Firstly, in order to evaluate the genomic characteristics of T. tabaci, the genome was investigated using next-generation sequencing, and 24.51 GB of high-quality data was generated, the short reads from the Illumina platform were quality filtered by Fastp (version 0.21.0)²⁸ using the parameters of ‘-q 10 -u 50 -y -g -Y 10 -e 20 -l 100 -b 150 -B 150’. The high-quality filtered reads were used for further genome size estimation. In order to determine whether the DNA of the extracted samples was contaminated, 10,000 single-ended reads were randomly selected from a 350 bp library sequenced and compared to the NT library by BLAST (ncbi-blast + , version 2.2.29)²⁹ with the parameter set to ‘-num_descriptions 100-num_alignments 100-evalue 1e-05’. The libraries sequenced by Illumina platform were compared with plastids for SOAP (version2.21)³⁰, and the parameter was set to ‘-m 260-x 440’ to evaluate the extranuclear DNA content in the libraries and ensure the integrity of the genome assembly. We counted the 19-kmers using Jellyfish (version 2.1.4)³¹ with the following parameters ‘-h 10000000000’ and calculated the genome features using Genomescope (version2.0)³² with the parameters of ‘-k 19 -p 6 -m 100000’. Through fitting various ploidy data, it was found that the Kmer distribution map had the best fitting degree when it was hexaploid (Fig. 2A).
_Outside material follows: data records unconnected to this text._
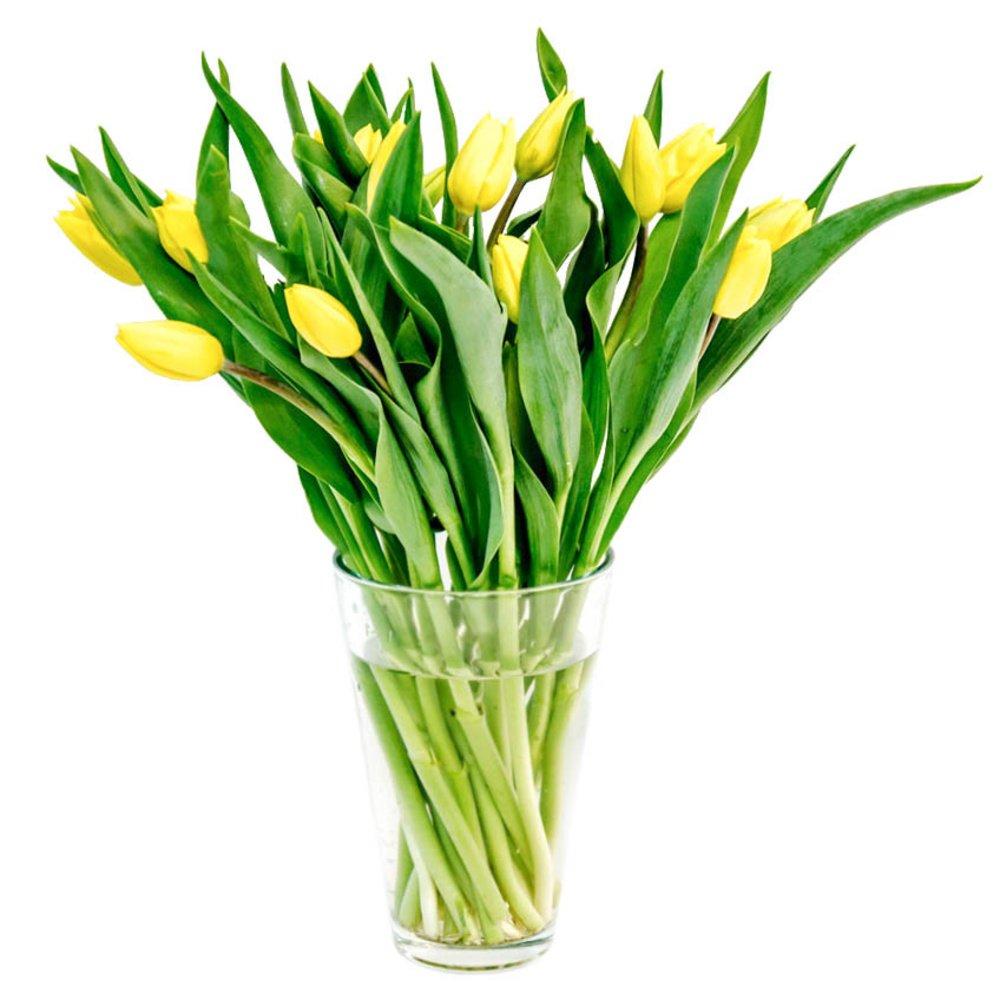Жёлтые тюльпаны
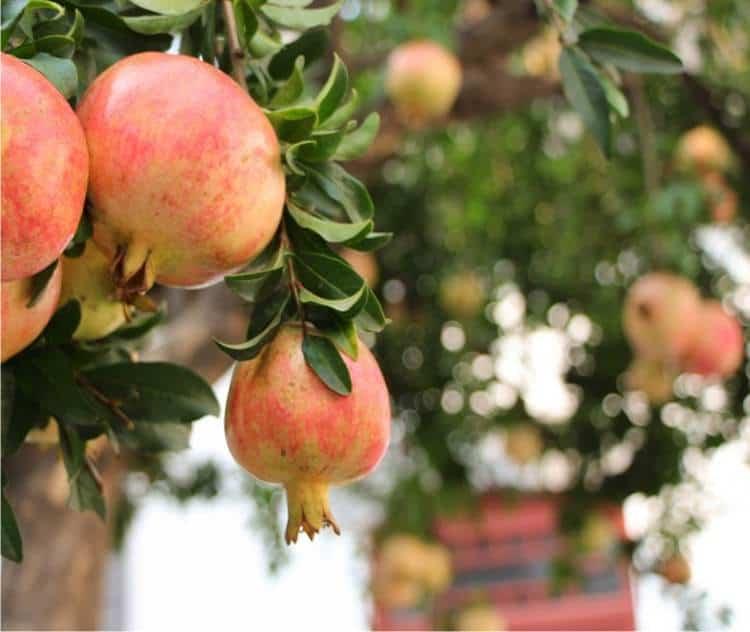 Alberi da frutto for Piante da frutto kiwi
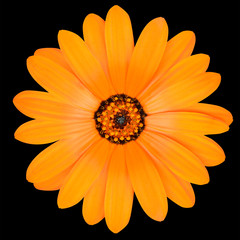 Orange Pot Marigold Flower in Full Bloom Isolated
Using hexaploid as fitting standard, the kmer depth corresponding to the first peak is 13.5, and the length of a single genome is approximately 278.54 Mb (Table 2). According to the distribution of kmer, it is estimated that the repetitive sequence content was about 33.14%, the heterozygosity was about 2.47%, and the GC content of the genome was about 51.39% (Fig. 2A).

Fig. 2.

Genome assembly and temporal transcriptome of Thrips tabaci. (A) Genome scope profiles of 19-mer analysis. (B) Hi-C interactive heatmap of eighteen linkage pseudo-chromosomes in Thrips tabaci genome. Color indicates the intensity of the interaction signal. The darker the color, the higher the intensity. (C) Circle genome landscape of Thrips tabaci. Circle a represents chromosomes, while circles b-e indicate repeat density, SSR density, gene density, and GC content of each respective chromosome, respectively. (D) Protein-coding gene prediction of Thrips tabaci through three strategies.

De novo genome assembly

For the quality control of PacBio long reads (CCS) data, we mainly performed error correction of identifiable haplotypes. For CCS reads, although its accuracy is high, some errors are still retained. Hifiasm (version0.19)³³ will read all CCS reads into memory for all-vs-all comparison and error correction. Based on the overlap informations between reads, if a base on a read is different from other bases and supported by at least three reads, it is considered to be a SNP and retained, otherwise it is considered to be wrong and corrected. It is worth noting that Hifiasm (version0.19)³³ only uses the data of the same haplotype for error correction, thereby avoiding overcorrection and retaining heterozygous variation information from different haplotypes. In this step, Hifiasm (version0.19)³³ can phasing the heterozygous SNP.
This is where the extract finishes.